■ **The task**: Collect every line below that contains the word "travel".

■ **Exercise materials**:
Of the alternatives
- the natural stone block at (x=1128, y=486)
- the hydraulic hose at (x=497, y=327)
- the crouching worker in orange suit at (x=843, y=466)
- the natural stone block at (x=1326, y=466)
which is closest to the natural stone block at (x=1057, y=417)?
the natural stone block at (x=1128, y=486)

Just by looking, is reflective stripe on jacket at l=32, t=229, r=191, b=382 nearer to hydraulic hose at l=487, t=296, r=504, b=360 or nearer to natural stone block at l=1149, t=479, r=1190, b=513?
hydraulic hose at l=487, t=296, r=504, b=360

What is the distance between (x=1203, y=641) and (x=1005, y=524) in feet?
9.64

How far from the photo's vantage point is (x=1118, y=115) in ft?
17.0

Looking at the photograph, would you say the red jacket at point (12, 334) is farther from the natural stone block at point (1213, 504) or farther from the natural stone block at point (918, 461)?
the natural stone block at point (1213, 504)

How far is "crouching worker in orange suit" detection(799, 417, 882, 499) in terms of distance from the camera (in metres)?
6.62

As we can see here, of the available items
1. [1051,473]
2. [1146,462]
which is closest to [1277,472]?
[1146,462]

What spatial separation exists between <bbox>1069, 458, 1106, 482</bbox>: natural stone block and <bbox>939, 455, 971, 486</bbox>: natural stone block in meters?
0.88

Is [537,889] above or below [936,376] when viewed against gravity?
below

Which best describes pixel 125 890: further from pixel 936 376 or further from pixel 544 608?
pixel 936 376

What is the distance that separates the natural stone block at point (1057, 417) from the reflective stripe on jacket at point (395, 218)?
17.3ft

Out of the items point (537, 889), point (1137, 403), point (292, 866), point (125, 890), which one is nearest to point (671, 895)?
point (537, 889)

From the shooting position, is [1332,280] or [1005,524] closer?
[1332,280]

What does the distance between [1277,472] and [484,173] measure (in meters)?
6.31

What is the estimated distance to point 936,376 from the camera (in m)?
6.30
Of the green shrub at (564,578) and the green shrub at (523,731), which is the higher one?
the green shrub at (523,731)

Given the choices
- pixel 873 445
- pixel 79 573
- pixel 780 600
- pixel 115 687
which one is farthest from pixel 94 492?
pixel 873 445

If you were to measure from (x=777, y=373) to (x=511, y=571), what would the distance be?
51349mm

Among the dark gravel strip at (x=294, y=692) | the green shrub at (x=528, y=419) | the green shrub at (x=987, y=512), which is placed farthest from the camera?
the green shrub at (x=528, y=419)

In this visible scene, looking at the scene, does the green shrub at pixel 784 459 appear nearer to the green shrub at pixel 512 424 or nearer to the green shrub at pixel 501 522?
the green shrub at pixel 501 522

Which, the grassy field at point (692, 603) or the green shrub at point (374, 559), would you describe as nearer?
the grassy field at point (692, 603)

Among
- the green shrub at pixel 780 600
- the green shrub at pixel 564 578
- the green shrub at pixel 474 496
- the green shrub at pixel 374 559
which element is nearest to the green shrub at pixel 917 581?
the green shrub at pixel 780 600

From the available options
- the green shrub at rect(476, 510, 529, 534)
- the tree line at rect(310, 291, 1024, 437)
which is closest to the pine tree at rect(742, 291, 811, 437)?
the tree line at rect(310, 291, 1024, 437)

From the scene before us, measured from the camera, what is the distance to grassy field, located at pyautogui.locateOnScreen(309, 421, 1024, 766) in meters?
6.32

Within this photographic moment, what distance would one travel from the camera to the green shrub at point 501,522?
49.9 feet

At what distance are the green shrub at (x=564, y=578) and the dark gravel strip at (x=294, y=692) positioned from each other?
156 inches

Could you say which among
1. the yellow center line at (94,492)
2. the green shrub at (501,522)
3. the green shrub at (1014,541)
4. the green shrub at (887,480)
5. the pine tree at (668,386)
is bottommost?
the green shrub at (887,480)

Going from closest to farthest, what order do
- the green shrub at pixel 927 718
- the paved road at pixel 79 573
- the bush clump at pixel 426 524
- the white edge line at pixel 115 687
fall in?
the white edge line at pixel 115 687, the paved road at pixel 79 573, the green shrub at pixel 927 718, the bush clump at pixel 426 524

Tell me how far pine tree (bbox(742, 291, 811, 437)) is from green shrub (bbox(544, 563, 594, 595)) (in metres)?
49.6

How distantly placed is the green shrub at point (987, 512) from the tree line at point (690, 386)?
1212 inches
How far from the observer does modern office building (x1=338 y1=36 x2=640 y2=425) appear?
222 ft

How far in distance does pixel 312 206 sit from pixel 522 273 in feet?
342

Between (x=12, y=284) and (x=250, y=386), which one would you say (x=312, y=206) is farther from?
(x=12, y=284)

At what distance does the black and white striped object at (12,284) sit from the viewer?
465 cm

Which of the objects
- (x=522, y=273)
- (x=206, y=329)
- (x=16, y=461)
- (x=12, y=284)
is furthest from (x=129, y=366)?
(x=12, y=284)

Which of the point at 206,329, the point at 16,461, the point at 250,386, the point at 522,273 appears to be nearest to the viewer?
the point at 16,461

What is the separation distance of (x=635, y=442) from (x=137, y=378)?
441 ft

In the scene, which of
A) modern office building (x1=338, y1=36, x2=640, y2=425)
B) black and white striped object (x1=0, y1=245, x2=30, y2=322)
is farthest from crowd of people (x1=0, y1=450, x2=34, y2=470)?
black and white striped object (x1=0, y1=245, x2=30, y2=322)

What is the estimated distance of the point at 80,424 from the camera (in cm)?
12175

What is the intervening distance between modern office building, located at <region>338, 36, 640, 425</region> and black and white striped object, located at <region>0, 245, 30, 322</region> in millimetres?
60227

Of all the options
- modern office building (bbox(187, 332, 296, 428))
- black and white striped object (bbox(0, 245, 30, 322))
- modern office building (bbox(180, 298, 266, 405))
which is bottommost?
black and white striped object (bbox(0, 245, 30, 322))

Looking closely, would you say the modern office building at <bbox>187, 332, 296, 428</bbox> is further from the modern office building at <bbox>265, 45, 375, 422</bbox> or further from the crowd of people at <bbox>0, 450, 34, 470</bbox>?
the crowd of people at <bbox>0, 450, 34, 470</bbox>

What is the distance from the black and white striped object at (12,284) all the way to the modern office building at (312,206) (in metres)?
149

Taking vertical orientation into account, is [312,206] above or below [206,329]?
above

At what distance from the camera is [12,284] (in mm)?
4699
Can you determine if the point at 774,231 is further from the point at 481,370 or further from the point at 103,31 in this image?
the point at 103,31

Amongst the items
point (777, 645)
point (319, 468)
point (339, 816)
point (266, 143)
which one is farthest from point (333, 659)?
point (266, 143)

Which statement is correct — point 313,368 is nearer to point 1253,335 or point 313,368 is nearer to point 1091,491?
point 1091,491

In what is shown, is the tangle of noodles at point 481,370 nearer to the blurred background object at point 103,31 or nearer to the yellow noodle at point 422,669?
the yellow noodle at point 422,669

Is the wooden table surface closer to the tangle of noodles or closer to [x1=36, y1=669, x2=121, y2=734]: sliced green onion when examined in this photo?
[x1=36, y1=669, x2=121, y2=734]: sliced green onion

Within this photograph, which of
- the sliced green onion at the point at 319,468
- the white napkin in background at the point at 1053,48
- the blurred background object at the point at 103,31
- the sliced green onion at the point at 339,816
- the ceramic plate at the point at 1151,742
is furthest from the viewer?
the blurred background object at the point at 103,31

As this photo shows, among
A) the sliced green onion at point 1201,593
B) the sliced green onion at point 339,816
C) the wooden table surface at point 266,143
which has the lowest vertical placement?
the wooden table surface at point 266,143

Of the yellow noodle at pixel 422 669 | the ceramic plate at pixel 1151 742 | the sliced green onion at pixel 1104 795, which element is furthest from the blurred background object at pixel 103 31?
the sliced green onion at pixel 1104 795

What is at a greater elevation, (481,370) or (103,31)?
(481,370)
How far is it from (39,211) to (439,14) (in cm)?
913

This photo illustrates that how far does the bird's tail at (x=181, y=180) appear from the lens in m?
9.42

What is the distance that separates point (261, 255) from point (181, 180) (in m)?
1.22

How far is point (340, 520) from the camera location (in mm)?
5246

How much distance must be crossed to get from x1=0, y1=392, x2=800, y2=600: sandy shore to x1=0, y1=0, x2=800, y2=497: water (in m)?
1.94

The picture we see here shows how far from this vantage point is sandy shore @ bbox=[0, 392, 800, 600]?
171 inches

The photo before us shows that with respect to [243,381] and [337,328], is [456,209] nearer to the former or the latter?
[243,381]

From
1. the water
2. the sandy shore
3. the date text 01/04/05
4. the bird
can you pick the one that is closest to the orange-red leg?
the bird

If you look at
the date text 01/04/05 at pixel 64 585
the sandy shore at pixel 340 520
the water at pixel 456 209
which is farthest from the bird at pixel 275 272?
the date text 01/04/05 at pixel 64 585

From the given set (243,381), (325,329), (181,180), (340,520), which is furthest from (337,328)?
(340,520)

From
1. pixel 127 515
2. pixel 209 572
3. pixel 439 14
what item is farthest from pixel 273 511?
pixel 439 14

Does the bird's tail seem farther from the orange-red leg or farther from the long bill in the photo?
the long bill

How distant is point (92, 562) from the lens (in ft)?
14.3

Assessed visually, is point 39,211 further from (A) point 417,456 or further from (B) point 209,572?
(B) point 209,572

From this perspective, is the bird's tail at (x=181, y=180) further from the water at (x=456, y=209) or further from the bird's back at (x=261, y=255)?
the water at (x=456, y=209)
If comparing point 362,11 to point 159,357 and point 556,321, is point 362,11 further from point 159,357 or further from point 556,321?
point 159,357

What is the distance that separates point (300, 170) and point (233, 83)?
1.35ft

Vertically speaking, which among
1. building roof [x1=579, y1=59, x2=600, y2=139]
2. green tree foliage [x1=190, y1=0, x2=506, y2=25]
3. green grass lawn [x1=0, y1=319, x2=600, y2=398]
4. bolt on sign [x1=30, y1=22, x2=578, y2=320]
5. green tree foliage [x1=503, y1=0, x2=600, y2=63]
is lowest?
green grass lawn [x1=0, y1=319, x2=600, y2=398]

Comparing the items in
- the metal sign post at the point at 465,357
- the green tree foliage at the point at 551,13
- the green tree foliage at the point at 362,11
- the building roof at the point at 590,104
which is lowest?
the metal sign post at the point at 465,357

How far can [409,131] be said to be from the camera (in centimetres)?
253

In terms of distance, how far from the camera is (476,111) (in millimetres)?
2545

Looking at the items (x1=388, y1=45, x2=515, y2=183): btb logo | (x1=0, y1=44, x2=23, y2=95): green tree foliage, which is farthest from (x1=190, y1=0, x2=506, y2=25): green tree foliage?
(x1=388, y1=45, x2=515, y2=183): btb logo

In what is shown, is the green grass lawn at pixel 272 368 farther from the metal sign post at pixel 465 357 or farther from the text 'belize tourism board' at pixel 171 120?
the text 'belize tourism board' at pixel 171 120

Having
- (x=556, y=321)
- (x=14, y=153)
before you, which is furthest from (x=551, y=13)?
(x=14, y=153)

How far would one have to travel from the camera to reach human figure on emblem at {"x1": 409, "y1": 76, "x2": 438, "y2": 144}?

■ **Finished answer**:
Within this photographic moment, what distance would one travel from the camera to the green shrub at point 501,522?
How far would one have to travel from the camera to reach human figure on emblem at {"x1": 409, "y1": 76, "x2": 438, "y2": 144}?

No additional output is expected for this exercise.